Property SaleProperty sells for $150k

  • Debit:  $150k to Checking Account  
  • Credit:  $75k to Fixed Asset Account (zeroing out this account)
  • Credit:  $75k to Capital Gain Income

 

This is where there are three possible situations come up.

 

OPTION 1

Wind Up and Close LLCdisperse all bank proceeds to 50/50 equity partners

Write $75k check to Partner 1 & Partner 2

When you Write Check in Quickbooks, the Pay to the Order Of must be a Vendor so I have an equity account for each partner AND a vendor account for each partner.

  • Pay to the order of Partner 1 (Vendor)
  • Account:  Partner 1 (Equity)

The above structure results in a -$25k balance in the equity account.  The P&L will show $75k in Gross Capital Gain Income, $25k in Expenses, and $50k in Net Capital Gain Income.  Is this correct or am I supposed to allocate the income somehow to $0 out the Equity Account?  If so, how exactly am I supposed to do this?

 

OPTION 2

Wind Up and Close LLCdisperse all bank proceeds to 50/50 equity partners

Partner 1 is the Manager and gets a bonus manager split.

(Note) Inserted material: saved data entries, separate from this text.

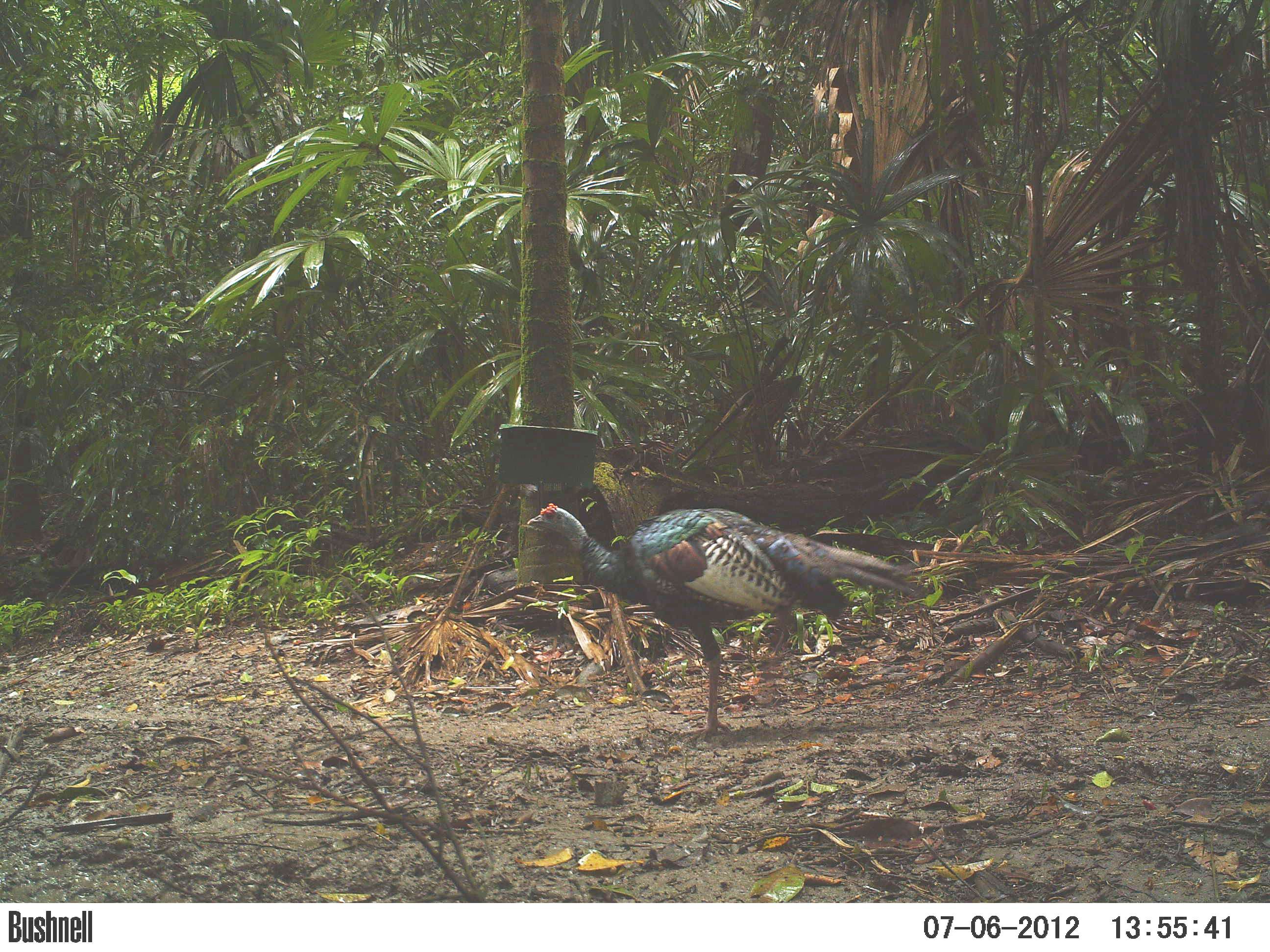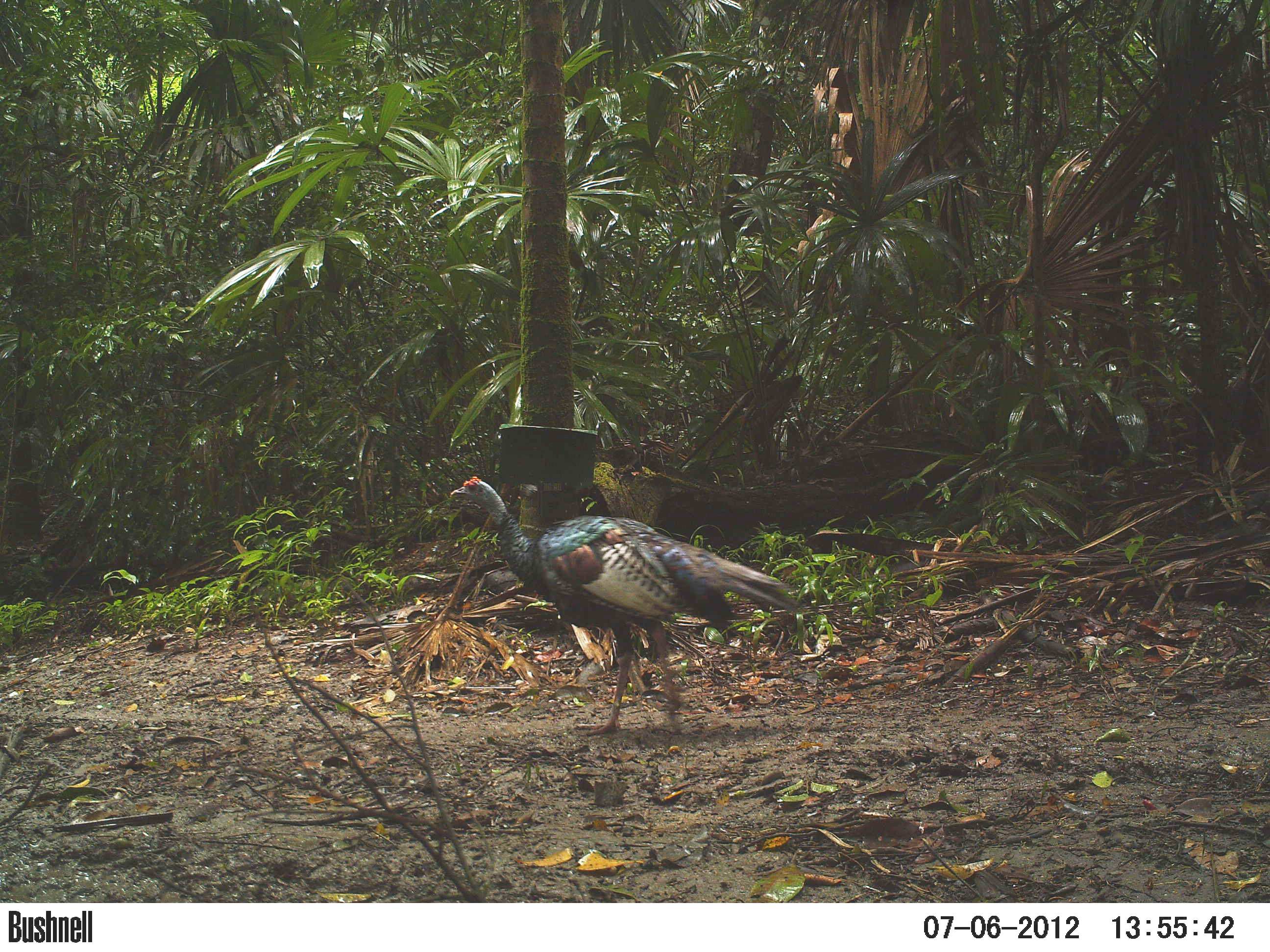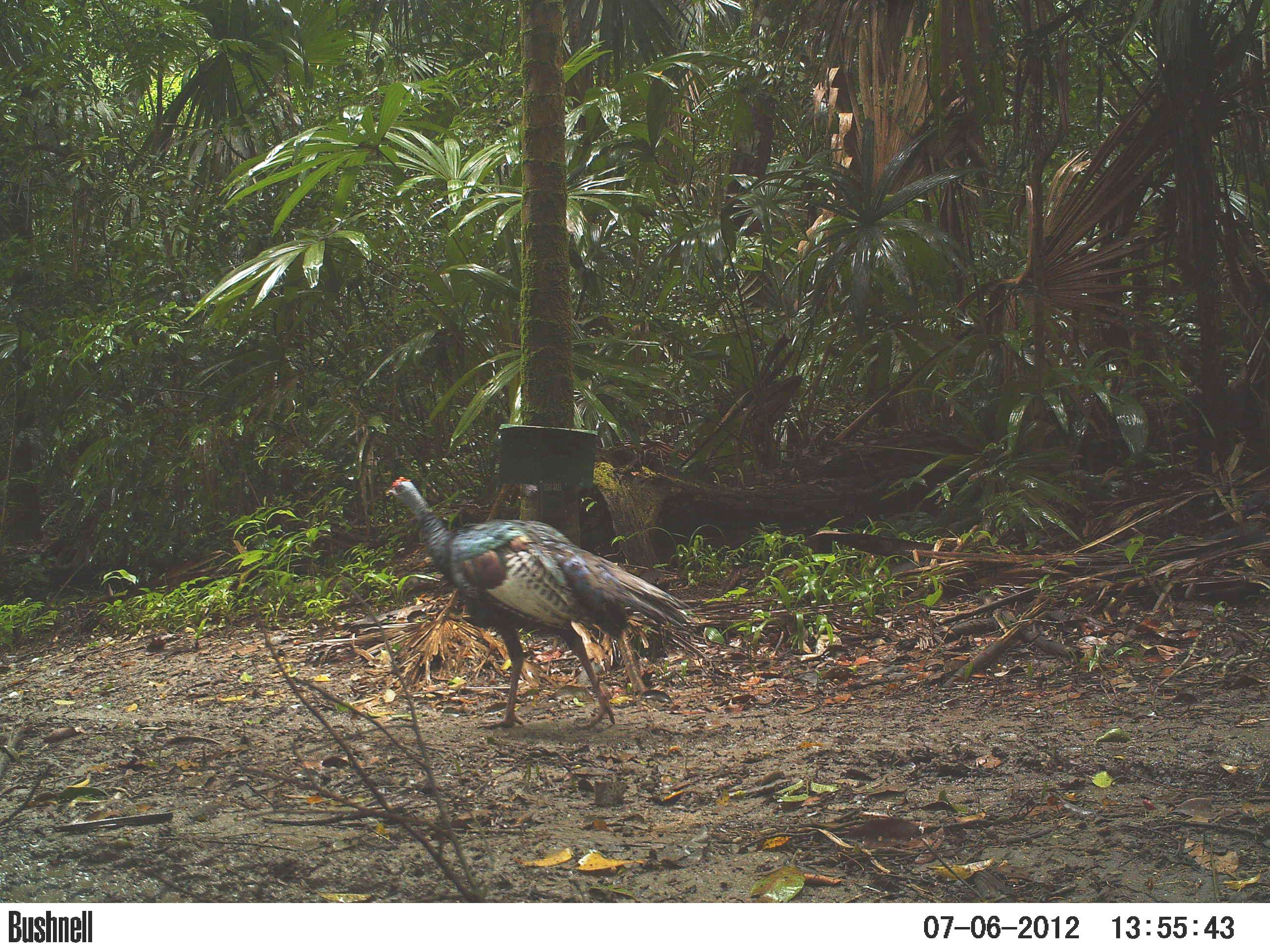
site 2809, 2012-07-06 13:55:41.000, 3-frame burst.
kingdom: Animalia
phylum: Chordata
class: Aves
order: Galliformes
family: Phasianidae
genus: Meleagris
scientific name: Meleagris ocellata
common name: ocellated turkey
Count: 1.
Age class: adult.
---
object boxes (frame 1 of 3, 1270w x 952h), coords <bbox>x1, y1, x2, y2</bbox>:
meleagris ocellata: <bbox>525, 502, 927, 742</bbox>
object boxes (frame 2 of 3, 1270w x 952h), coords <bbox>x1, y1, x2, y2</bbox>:
meleagris ocellata: <bbox>451, 475, 803, 736</bbox>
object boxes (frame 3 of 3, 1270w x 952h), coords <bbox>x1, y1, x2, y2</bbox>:
meleagris ocellata: <bbox>383, 475, 701, 731</bbox>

Write $85k check to Partner 1 & $65k check to Partner 2

Everything here is the same as OPTION 1 except the end result would show Partner 1 with a -$35k Equity Account and Partner with a -$15k Equity Account.  The P&L would be identical.  Is this correct or am I supposed to allocate the income somehow to $0 out the Equity Account?  If so, how exactly am I supposed to do this?  How would the extra manager split affect this structure?

 

OPTION 3

Keep LLC as an ongoing entity for future investments with partner changes

There are many situations that could happen here, but I care more about the structure of this.  Possible situations could be:

  • One partner leaves and a new partner comes in
  • A new partner/partners is added 

If one partner leaves and a new partner is added, we would be forced to $0 out the departing partners equity account.  That seems like it would be required.  The departing partner would take his profit and leave.  If a new partner is added, it would also change the percentages and would also require us to $0 out the equity.  It seems like zeroing out the equity account is going to be required in all situations, so what would I do differently here than what I would be doing in Option 1 or Option 2?

 

Thanks in advance for your help.

2 Comments 2
Rustler
Level 15

Distribution of capital gain income to equity partners after real estate sale

LLC is not a business type, it is alegal dodge that protects your personal assets in the event a law suit against the company goes against you. From what you say you are a sole proprietor for taxes and that is what counts.

 

A sole proprietor can NOT have additional equity partners/investors. So the basis for your question is illogical.https://yourbusiness.azcentral.com/sole-proprietorships-stockholders-13349.html

 

Your equity partners need to be changed to liability accounts, but doing that means you owe them the money. And the IRS says you must pay interest on the loan, Applicable Federal Rate is what it is  called, google it.

 

integrity11
Level 1

Distribution of capital gain income to equity partners after real estate sale

Knowing that there is more than one partner should have clearly shown that this is not a sole proprietor thus the basis for my question is very logical.  It is taxed as a partnership, but even if the LLC was taxed as an S-Corp, the question would be the same.  The income passes through via K1 to the partners.  It is not a single member, disregarded entity that is taxed as a sole proprietorship.  Thanks for your quick response.